NVIDIA, B200 esauriti e ricavi record: l’IA spinge i chip a Wall Street
NVIDIA sale dopo ricavi da 81,615 miliardi di dollari e domanda forte per i B200. AMD e Broadcom seguono il rialzo dei semiconduttori IA.

Le azioni di NVIDIA tornano al centro della seduta a Wall Street dopo nuovi segnali di domanda eccezionale per i sistemi B200 destinati all’intelligenza artificiale. Il titolo scambia a 220,02 dollari, in rialzo del +3,81%, mentre il mercato valuta ricavi trimestrali saliti a 81,615 miliardi di dollari, l’85,23% in più su base annua. Il movimento non riguarda solo il leader delle unità grafiche. AMD e Broadcom avanzano nel solco della stessa lettura: la domanda di inferenza, cioè l’uso dei modelli già addestrati, sta sostenendo una parte più ampia della filiera dei semiconduttori e delle memorie.
24/7 Wall St. ha riportato che i sistemi B200 risultano esauriti, un dettaglio che rafforza la tesi di una capacità produttiva ancora insufficiente rispetto agli ordini.

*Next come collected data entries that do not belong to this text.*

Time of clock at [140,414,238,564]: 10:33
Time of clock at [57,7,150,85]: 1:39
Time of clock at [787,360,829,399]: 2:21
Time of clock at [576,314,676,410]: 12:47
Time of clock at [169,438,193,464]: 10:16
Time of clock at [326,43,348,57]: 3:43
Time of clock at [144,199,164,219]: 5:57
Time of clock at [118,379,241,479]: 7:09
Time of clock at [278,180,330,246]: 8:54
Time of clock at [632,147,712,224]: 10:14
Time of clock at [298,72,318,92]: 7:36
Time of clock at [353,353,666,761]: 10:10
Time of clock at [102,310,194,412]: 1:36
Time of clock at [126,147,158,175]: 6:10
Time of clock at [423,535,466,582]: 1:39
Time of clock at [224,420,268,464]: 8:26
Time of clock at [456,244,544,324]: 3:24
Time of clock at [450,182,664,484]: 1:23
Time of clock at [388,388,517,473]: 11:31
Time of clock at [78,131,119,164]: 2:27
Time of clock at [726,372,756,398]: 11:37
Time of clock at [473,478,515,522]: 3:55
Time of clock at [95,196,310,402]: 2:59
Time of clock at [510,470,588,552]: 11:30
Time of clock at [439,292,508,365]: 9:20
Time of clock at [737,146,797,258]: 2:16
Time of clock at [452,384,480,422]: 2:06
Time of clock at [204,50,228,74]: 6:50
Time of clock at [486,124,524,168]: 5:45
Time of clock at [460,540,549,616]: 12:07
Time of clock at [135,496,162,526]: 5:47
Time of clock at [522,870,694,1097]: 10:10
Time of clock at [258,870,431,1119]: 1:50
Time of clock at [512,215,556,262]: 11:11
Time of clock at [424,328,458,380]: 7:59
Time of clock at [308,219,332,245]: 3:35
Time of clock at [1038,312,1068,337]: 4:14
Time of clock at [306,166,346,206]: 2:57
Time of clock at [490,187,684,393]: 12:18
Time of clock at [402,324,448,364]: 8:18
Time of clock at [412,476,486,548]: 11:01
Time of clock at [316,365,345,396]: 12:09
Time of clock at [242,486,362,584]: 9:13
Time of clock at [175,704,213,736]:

La stessa ricostruzione cita la visione di Jensen Huang, secondo cui la spesa globale per infrastrutture di intelligenza artificiale potrebbe arrivare a 3-4 trilioni di dollari entro la fine del decennio, con i grandi gestori della nuvola pronti a spese in conto capitale vicine a 1,2 trilioni. Il dato operativo più rilevante è il possibile collo di bottiglia nell’offerta.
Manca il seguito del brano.